Talk to the Talebans but leave out the Al Qaeda? Over the past 30 years, Arabs, Chechens, Uzbeks have amalgamated with a large section of the local population which has in large measure defected from Sufism and soft Sunnism to hard Salafism? How does one separate the indigenous bloodline from the imported one?

In other words, there is nothing that can be distilled from the Almighty mess that is Afghanistan which is even akin to “completing the job”.

Public opinion in the US will not stand for this debilitating status quo. Will another, bigger war stoke the sort of nationalism when a nation composes its differences because “our men are at the front?”

Anything short of this melodrama, is a straightforward conference on Afghanistan with participants from neighbouring countries, P5 and Germany, Shanghai group to consider Afghanistan’s neutrality.

“Woh Afsana jise anjaam tak laana na ho mumkin,
Usey ek khoobsoorat mor dekar chorna achcha!”
(The story which does not have a logical conclusion,
Should be given a creative twist and ended!)

In an article written in September 2009 Hamid Ansari (since elevated as India’s Vice President) and Chinmaya Gharekhan, former Permanent Representative to the UN, advanced the case for Afghan neutrality modeled on the Laos example attempted in 1962.

Earlier in an article written for the Washington Post in February 2009, Henry Kissinger cited Belgian neutrality in the 19th century. He wrote: “formal neutrality was sometimes negotiated to impose a standstill on interventions in and from strategically located countries”. Belgian neutrality was not challenged for a hundred years.

“Is it possible to devise a modern equivalent?” Kissinger asks.

Since it became clear years ago that both the US and NATO were bogged down in Afghanistan, a body of literature has emerged seeking a non military way out of the mess. Calls for an international conference have been made by Zbigniew Brzezinski, the UN, EU, Germany, UK, among numerous others.

It reflects on the callousness of the World Order we live in that the US Congress did not even pause to consider the implications of the WikiLeaks disclosures on the sorry state of affairs in Afghanistan before signing $58 billion additional funding for Barack Obama’s Afghan war.

Did you notice that the WikiLeaks story dominated the networks the first day? Since day two of the disclosure, the news blackout is remarkably effective.

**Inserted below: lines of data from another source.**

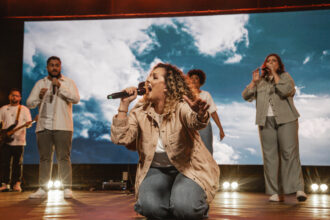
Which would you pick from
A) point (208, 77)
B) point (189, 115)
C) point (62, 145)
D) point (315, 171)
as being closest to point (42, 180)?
point (62, 145)

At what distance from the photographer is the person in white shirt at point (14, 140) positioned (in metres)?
5.29

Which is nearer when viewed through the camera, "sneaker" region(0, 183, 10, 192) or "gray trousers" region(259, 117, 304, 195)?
"gray trousers" region(259, 117, 304, 195)

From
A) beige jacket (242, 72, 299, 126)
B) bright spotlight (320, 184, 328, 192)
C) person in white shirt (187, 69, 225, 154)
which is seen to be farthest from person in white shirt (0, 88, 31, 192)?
bright spotlight (320, 184, 328, 192)

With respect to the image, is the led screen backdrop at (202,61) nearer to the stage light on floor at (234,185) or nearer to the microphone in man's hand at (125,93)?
the stage light on floor at (234,185)

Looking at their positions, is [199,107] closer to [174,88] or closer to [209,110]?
[174,88]

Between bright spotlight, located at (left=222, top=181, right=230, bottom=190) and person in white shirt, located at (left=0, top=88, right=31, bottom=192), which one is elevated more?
person in white shirt, located at (left=0, top=88, right=31, bottom=192)

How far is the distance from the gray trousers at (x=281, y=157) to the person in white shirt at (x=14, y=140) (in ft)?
11.6

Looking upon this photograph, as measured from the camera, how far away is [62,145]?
369cm

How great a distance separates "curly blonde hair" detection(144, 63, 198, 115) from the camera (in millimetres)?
2223

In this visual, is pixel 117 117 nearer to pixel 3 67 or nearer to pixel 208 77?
pixel 208 77

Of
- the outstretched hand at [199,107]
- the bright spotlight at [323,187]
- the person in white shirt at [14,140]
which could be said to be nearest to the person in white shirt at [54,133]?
the person in white shirt at [14,140]

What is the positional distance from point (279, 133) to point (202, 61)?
220 centimetres

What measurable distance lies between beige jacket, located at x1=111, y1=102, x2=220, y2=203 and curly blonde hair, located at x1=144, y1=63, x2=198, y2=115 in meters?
0.05

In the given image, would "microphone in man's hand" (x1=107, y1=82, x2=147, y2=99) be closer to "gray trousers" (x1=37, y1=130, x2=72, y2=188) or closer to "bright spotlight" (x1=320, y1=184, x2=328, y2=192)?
"gray trousers" (x1=37, y1=130, x2=72, y2=188)
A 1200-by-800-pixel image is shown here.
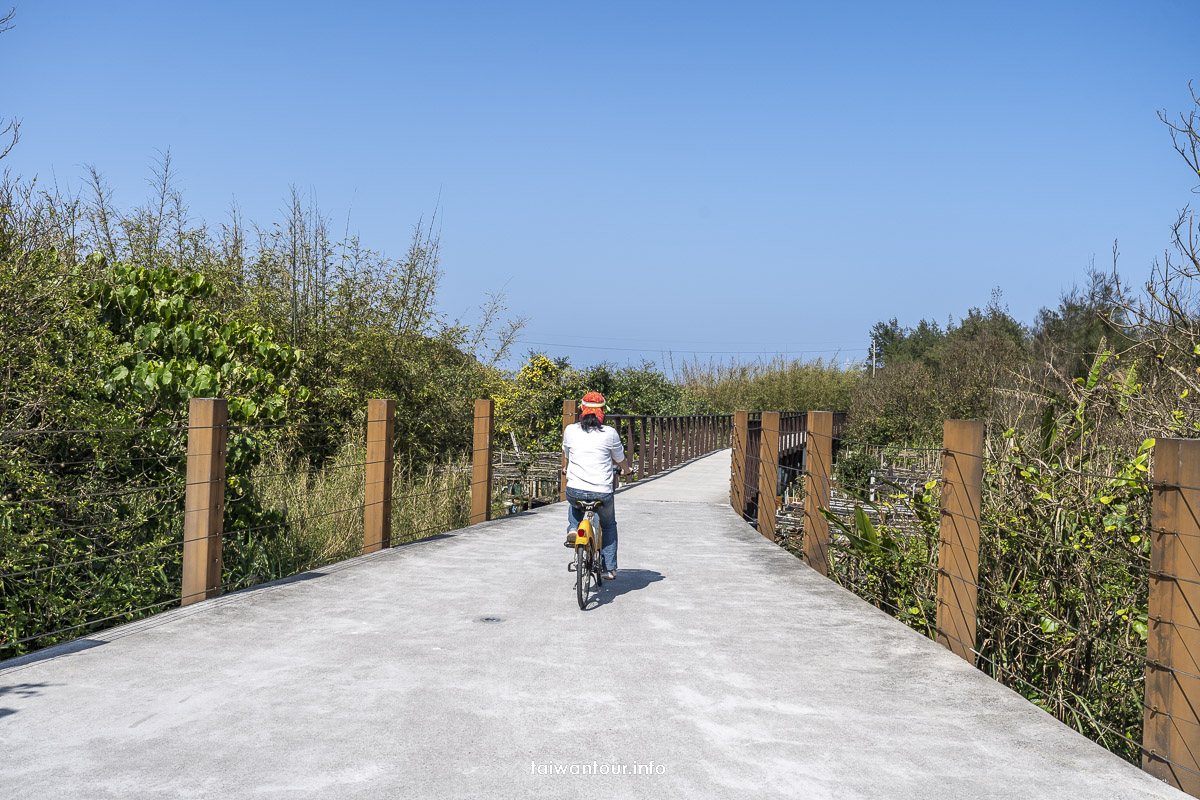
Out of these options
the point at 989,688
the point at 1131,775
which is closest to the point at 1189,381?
the point at 989,688

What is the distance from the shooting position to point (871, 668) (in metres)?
4.89

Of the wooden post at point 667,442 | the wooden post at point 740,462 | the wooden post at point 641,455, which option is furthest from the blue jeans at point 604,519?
the wooden post at point 667,442

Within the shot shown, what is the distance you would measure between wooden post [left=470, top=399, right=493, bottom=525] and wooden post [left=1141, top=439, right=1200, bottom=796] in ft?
23.5

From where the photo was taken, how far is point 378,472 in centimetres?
815

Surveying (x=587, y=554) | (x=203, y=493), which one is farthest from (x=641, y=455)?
(x=203, y=493)

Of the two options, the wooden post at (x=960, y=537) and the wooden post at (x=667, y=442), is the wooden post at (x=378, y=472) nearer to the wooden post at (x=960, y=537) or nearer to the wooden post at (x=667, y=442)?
the wooden post at (x=960, y=537)

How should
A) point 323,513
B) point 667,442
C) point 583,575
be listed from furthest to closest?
point 667,442 → point 323,513 → point 583,575

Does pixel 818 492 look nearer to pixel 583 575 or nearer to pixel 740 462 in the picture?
pixel 583 575

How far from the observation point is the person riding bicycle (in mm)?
6848

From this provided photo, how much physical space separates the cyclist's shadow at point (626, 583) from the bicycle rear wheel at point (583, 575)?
23 cm

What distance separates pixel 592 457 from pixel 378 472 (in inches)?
88.7

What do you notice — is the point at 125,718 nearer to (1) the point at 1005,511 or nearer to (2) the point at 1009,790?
(2) the point at 1009,790

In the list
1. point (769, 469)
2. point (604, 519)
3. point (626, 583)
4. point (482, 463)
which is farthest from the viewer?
point (482, 463)

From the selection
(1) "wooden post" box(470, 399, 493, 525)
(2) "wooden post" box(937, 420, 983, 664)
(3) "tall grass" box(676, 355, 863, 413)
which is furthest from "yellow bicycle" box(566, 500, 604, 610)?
(3) "tall grass" box(676, 355, 863, 413)
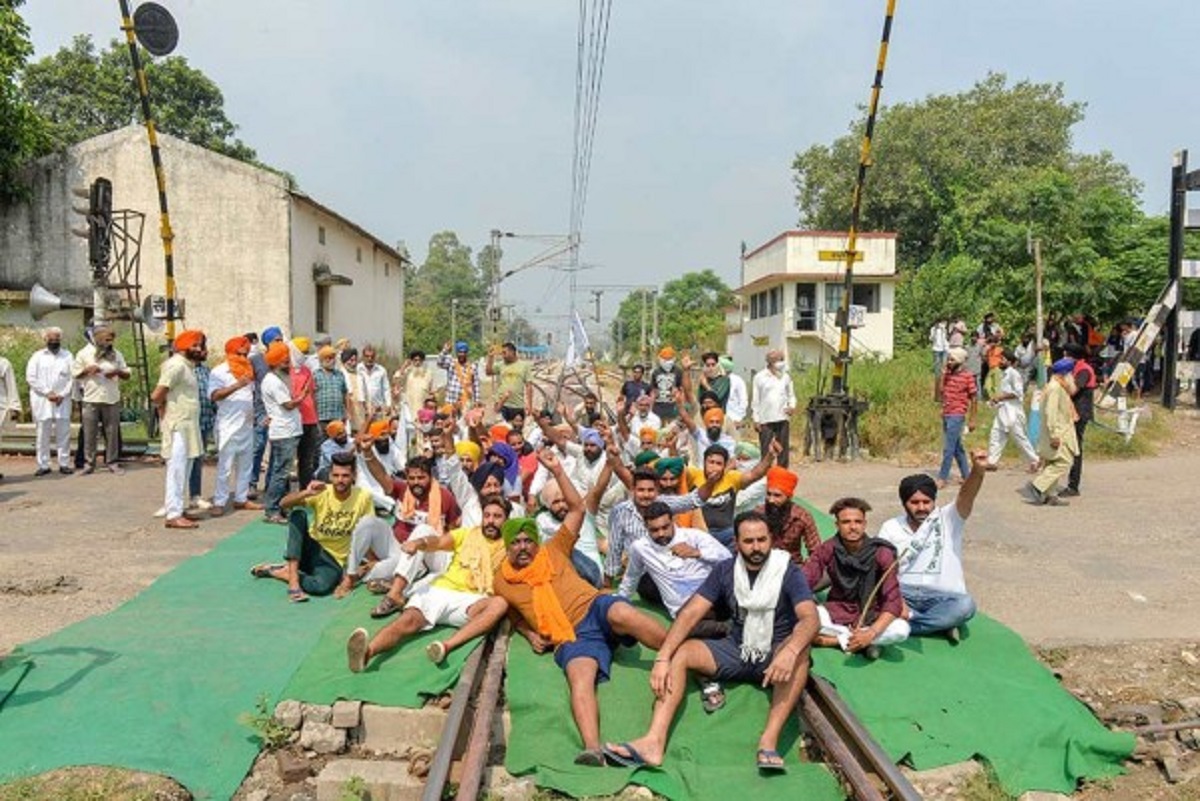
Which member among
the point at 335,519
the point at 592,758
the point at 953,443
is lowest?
the point at 592,758

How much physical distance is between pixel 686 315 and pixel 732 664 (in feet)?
190

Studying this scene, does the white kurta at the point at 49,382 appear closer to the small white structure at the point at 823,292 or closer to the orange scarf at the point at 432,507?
the orange scarf at the point at 432,507

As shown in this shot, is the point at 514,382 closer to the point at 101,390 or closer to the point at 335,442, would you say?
the point at 335,442

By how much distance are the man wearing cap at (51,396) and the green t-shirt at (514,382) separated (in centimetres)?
541

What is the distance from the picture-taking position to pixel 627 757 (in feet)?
16.2

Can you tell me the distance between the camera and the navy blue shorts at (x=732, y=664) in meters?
5.46

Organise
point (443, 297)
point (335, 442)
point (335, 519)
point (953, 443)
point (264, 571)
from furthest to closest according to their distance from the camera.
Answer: point (443, 297) → point (953, 443) → point (335, 442) → point (264, 571) → point (335, 519)

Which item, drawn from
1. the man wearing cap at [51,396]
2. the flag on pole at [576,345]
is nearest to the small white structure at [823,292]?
the flag on pole at [576,345]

But institutions, media houses, individuals and, or course, the Taleban are in possession of all the details, processed or unprocessed, of six years of a mismanaged war. Consequences of the disclosures must surely fellow.

There will be a hundred aspects of the war that will now come under scrutiny, including such facets as would earlier have been dismissed as conspiracy theories.

Are the Americans and history’s greatest war machine, NATO, in vain pursuit of a man attached to a dialysis machine? Are they in this war to eliminate elements plotting a 9/11 type visitation half way around the globe? Are they in the region to keep a close watch on the world’s only nuclear arsenal in Muslim hands? Caspian hydro carbons, Central Asia, resurgent Russia, Iran, China and why, even an India whose political directions are not always predictable? Are all these in the American ken and have they, therefore, dug in for a long haul. “We are here for a long haul” I was told by senior US officials in Islamabad. “Just training the Frontier Corps will take over a decade.”

The disclosures make such long term projects untenable.

Take this instance: “US Special Forces dropped 2,000 pound bombs on a compound where a “high value individual” was hiding. Locals, however, reported that 300 civilians had died.” This is just one of hundred of such instances.

How will the Americans ever have accurate intelligence in a Muslim country where they are hated across the board. Yes, there is always mercenary intelligence. But mercenary intelligence will pocket the money and willfully mislead those shelling out the cash – in billions of dollars so far.